4. Materials and Methods

4.1. Patients and Healthy Donors

The current “case series” was overseen and approved by the ethical local institutional review board (code: prot.0013157/2015) of the University of Rome, Tor Vergata. Written informed consent was obtained from the patients before inclusion in the study. Patients were considered eligible if they had a histological and immune-histochemical (S-100, HMB-45, and MART-1) confirmed diagnosis of malignant melanoma and if staged AJCC ≥ pT1b. Patients’ demographic and clinical characteristics are shown in Table 5. The case series was formed by a small cohort of nine melanoma patients with poor prognosis, with treatment-naïve at onset and at the first checkpoint during immune or targeted therapies, as already reported [26,27,28,29].
We collected “baseline blood draw” from seven patients’ treatment-naïve at the onset and 10 blood checkpoint samples after six months of therapy. In particular, for two patients (UPN1-AV and UPN-7 PME), already undergoing checkpoint-inhibitor treatment and in full disease progression at first observation, it was not possible to collect the “baseline point”. However, they were included in the follow-up group. The patient UPN7-ZF checkpoint control blood draw was not reached at the time of this study, so it was included and analyzed only for the “baseline control”. He has currently started targeted therapy.
Five patients out of nine received anti-PD1/PD1-ligand checkpoint immune therapy, while four patients were eligible for targeted therapy anti-BRAF and anti-MEK (UPN4-FM, UPN7-PN). The clinical history of patients is briefly summarized in Table 1. All patients were enrolled at the Dermatology Department of the University of Rome “Tor Vergata” (Italy).

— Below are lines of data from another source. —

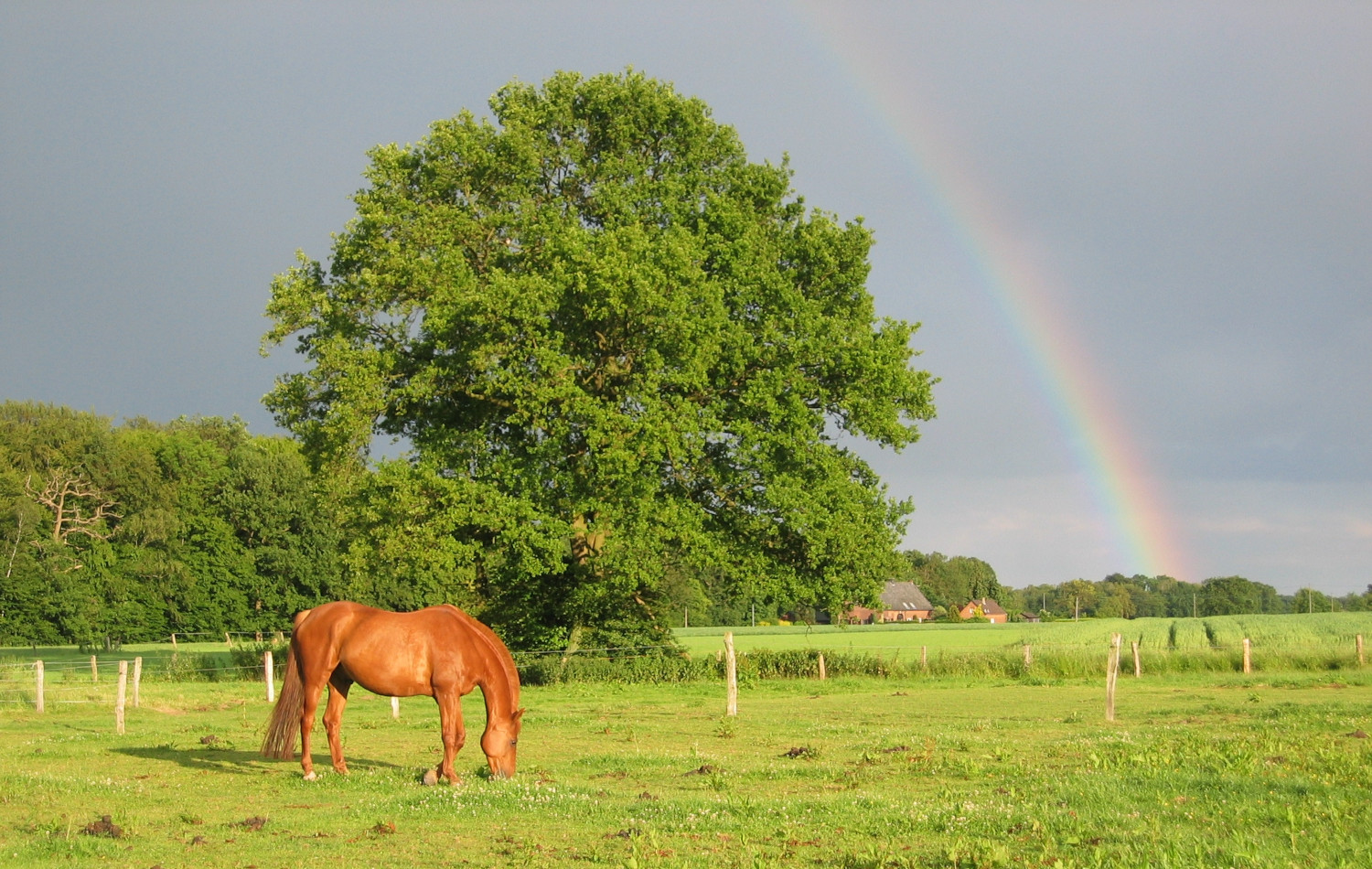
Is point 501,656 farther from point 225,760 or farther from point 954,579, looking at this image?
point 954,579

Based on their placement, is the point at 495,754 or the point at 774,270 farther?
the point at 774,270

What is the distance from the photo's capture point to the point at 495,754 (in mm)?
13484

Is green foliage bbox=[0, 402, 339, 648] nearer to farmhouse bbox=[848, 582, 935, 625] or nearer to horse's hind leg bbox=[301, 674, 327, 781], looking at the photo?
horse's hind leg bbox=[301, 674, 327, 781]

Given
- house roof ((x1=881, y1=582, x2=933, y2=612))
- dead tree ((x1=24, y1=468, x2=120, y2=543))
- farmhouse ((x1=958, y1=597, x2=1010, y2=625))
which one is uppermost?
dead tree ((x1=24, y1=468, x2=120, y2=543))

4.2. Selection of Reference Genes Panel

The EMT genes included in the panel were selected according to the knowledge already reported in the literature. We included the key players of the EMT, the genes coding for E-cadherin (CDH1) and N-cadherin (CDH2), which were involved in the “cadherin switch” during EMT [23,85], and the mesenchymal markers VIM (vimentin) and HFN1 (fibronectin), defined as the core of EMT [23,51,104]. We added the EMT TFs TWIST1, SNAI2, and ZEB1, which orchestrate the gene expression rewiring occurring during EMT [41]. We also included the endothelial antigen MCAM/CD146 as a marker of melanoma progression and metastasis driver [26]. The ACTB gene was used as an internal reference gene.

4.3. Cell Lines

To set up a reliable protocol that “mimics” as much the detection of our rare CMC sub-population as possible, we developed and analytically validated a qRT-PCR assay for the quantitative determination of the previously cited EMT hallmarks. To this aim, we performed RT-qPCR using the minimum available amount of total RNA, even rather than 100 ng, extracted from two commercial tumor cell lines: A375 (malignant melanoma) and HeLa (cervix cancer) cell lines. The fibroblast cell line EDS, the keratinocytes HaCat, the endothelial cell line HUVEC, and the mesenchymal cell lines V126 (originating from a bone marrow healthy donor) were included as controls. All cell lines were purchased from the American Type Culture Collection (ATCC, Manassas, VA, USA); they were grown in RPMI-1640 (GIBCO-Thermo Fisher Scientific, Waltham, MA, USA) supplemented with 10% heat-inactivated fetal bovine serum (FBS), 2 mM glutamine, 100 U/mL penicillin, and 100 μg/mL streptomycin (GIBCO-Thermo Fisher Scientific, Waltham, MA, USA) in a humidified atmosphere, at 37 °C, 5% CO2. Cells were detached by trypsinization, then centrifuged, washed twice with phosphate buffered saline (PBS), and stored at −70 °C, until RNA extraction.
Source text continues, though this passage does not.